Inna de Yard France 2019 – 99min.

Critique du film

Les légendes jamaïcaines retraversent leur passé tragique et glorieux

Sven Papaux
Critique du film: Sven Papaux

Un disque pour retraverser un passé, une existence rythmée et hantée par le reggae et le message que transmet ce style. Inna de Yard, c’est capter la musique dans son état sauvage, comprendre les origines d’une Jamaïque liée à jamais à cet art si subtil.

Sur les hauteurs de Kingston, où les collines verdoyantes contrastent avec l’état presque insalubre de la capitale jamaïcaine, des icônes du reggae se retrouvent pour confectionner un album. Un documentaire qui retrace la vie d’artistes légendaires. Inna de Yard est avant tout une expérience humaine, le mouvement rastafari conté par ses plus fervents défenseurs.

Winston McAnnuf, Kiddus I, Cedric Myton, Ken Boothe ; des pierres angulaires, des personnalités du milieu reggae. Des premières notes, un morceau comme « Row, Fisherman, Row », avec la voix aigüe de Myton, surnommé le…pêcheur. La préparation d’un disque, d’une future tournée qui les emmènera partout, trente ans après leurs heures de gloire. Un air nostalgique, une réminiscence d’un passé glorieux, compliqué, intraitable parfois. Le reggae raconte la réalité de ces artistes. Le film, lui, raconte les origines du genre, l’évolution dans les années 60, mais également le message prôné et les oppressions vécues dans une Jamaïque marquée par la criminalité.
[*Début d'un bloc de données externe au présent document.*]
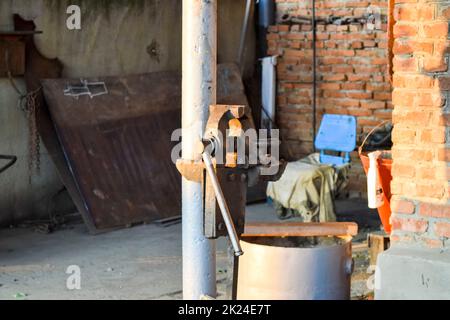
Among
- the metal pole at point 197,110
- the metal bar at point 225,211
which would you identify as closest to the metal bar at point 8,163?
the metal pole at point 197,110

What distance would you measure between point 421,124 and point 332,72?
5210 millimetres

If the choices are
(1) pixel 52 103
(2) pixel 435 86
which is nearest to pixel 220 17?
(1) pixel 52 103

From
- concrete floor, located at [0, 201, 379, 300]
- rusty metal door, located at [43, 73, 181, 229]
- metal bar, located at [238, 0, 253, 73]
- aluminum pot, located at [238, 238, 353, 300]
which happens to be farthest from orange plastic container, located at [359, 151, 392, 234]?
metal bar, located at [238, 0, 253, 73]

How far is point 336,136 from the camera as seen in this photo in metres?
9.63

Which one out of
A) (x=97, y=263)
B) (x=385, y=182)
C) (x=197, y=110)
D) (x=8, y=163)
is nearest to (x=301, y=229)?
(x=197, y=110)

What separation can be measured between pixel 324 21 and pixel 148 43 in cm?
215

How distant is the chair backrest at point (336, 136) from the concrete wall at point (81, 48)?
1780 mm

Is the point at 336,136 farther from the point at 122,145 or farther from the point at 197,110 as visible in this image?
the point at 197,110

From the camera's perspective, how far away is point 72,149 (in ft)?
28.2

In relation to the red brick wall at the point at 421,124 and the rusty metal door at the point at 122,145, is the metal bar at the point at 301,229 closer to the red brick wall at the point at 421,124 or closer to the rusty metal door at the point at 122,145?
the red brick wall at the point at 421,124

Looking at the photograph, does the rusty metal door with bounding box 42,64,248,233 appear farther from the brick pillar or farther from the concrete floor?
the brick pillar

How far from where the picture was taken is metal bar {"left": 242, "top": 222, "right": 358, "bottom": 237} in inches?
181

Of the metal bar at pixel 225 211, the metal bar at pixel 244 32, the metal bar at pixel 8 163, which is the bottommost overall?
the metal bar at pixel 8 163

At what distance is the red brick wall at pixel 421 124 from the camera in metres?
5.24
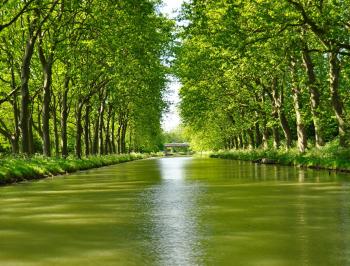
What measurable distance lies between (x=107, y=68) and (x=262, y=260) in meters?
34.4

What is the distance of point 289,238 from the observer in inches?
304

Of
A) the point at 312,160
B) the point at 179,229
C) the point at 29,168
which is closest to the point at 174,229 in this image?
the point at 179,229

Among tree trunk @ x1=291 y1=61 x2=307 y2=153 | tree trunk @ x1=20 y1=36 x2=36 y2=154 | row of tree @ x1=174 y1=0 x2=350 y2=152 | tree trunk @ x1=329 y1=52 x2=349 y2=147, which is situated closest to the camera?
row of tree @ x1=174 y1=0 x2=350 y2=152

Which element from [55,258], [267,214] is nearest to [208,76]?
[267,214]

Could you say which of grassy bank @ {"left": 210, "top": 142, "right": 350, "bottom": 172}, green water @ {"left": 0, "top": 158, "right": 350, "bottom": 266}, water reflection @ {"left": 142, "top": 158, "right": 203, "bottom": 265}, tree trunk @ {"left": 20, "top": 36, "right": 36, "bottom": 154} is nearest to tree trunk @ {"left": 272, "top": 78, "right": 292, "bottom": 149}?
grassy bank @ {"left": 210, "top": 142, "right": 350, "bottom": 172}

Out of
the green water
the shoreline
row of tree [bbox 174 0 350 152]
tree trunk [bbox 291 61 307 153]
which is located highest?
row of tree [bbox 174 0 350 152]

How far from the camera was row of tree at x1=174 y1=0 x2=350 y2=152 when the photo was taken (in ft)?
77.8

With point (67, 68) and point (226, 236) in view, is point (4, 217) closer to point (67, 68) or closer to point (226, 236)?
point (226, 236)

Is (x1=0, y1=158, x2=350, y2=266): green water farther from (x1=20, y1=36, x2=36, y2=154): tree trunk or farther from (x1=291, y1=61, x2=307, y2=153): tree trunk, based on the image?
(x1=291, y1=61, x2=307, y2=153): tree trunk

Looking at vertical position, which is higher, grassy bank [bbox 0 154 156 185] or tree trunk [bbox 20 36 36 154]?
tree trunk [bbox 20 36 36 154]

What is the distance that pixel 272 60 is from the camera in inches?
1171

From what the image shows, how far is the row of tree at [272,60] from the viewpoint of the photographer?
Result: 2370 centimetres

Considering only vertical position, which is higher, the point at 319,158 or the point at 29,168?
the point at 29,168

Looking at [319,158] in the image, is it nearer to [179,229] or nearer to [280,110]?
[280,110]
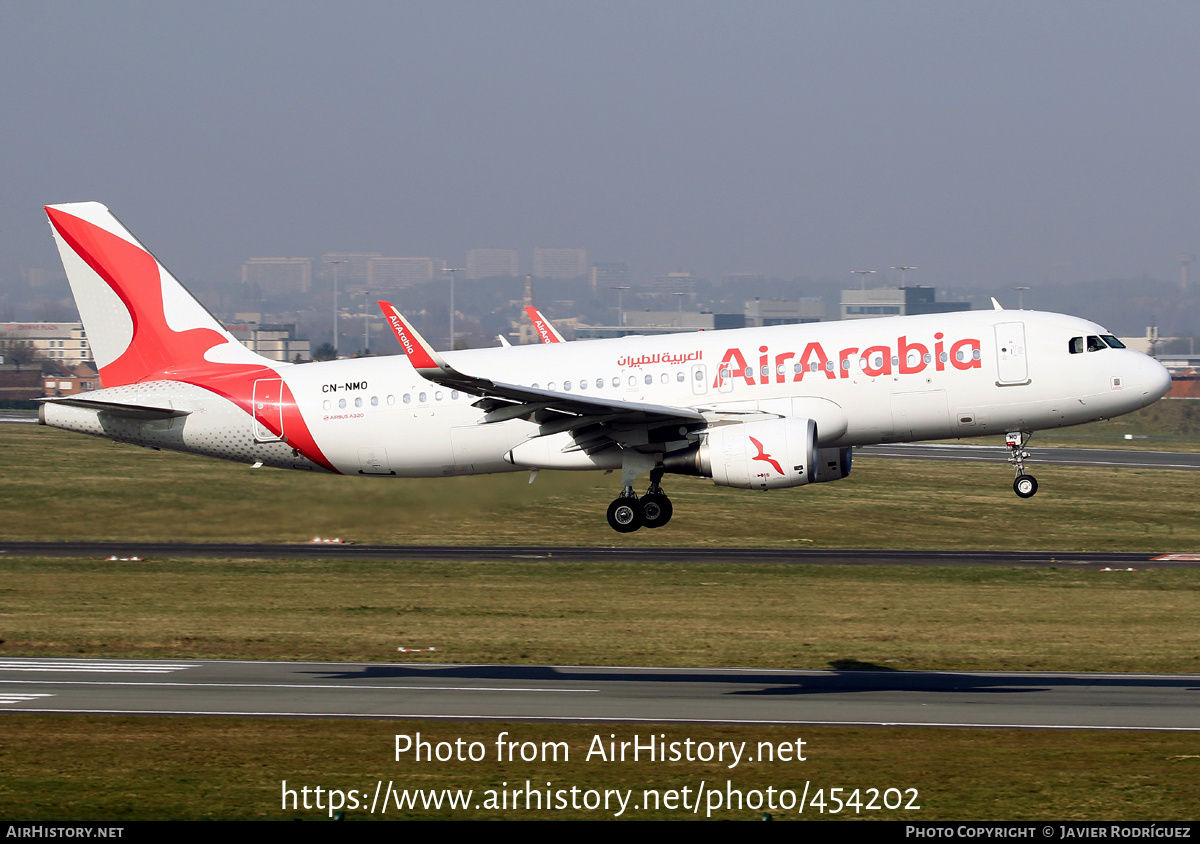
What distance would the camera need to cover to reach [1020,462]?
37.8m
L’enregistrement de l’album, à travers la caméra de Peter Webber, démontre cette passion, cette énergie qui ne faiblit pas avec le temps. Un mélange, une mixture de musique et d’humanité. Les années ont passé, l’alchimie entre eux est la même. Inna de Yard - dans le jardin en patois jamaïcain - exprime l’essence du reggae, la beauté des rythmes et le sous-texte dramatique malgré les penchants festifs du style musical. Un message d’honnêteté, de ras-le-bol, et surtout d’amour. « Love is Key », une pensée, un mouvement intarissable. Une galerie de portraits, où se greffent les plans furtifs d’une ville de Kingston encore plongée dans une précarité bien présente. Mais là n’est pas la question, car Inna de Yard est une épopée, une transmission de témoin à la jeunesse prête à reprendre le flambeau, qui continuera à pérenniser cet héritage qu’est le reggae.

En bref !

Inna de Yard tend vers le passé glorieux et les deuils passés. Le tragique mixé au succès éphémère. Peter Webber filme une Jamaïque pauvre, mais également un coin de pays somptueux, presque à l’état sauvage. Une image qui colle à la vie de ces artistes légendaires, appelés sur la scène du Trianon de Paris, pour couronner leur amour inconditionnel de la musique, du reggae et surtout de la vie. Un documentaire qui respire la fierté, celle d’appartenir à un mouvement : les témoins et fondateurs d’un art immortel.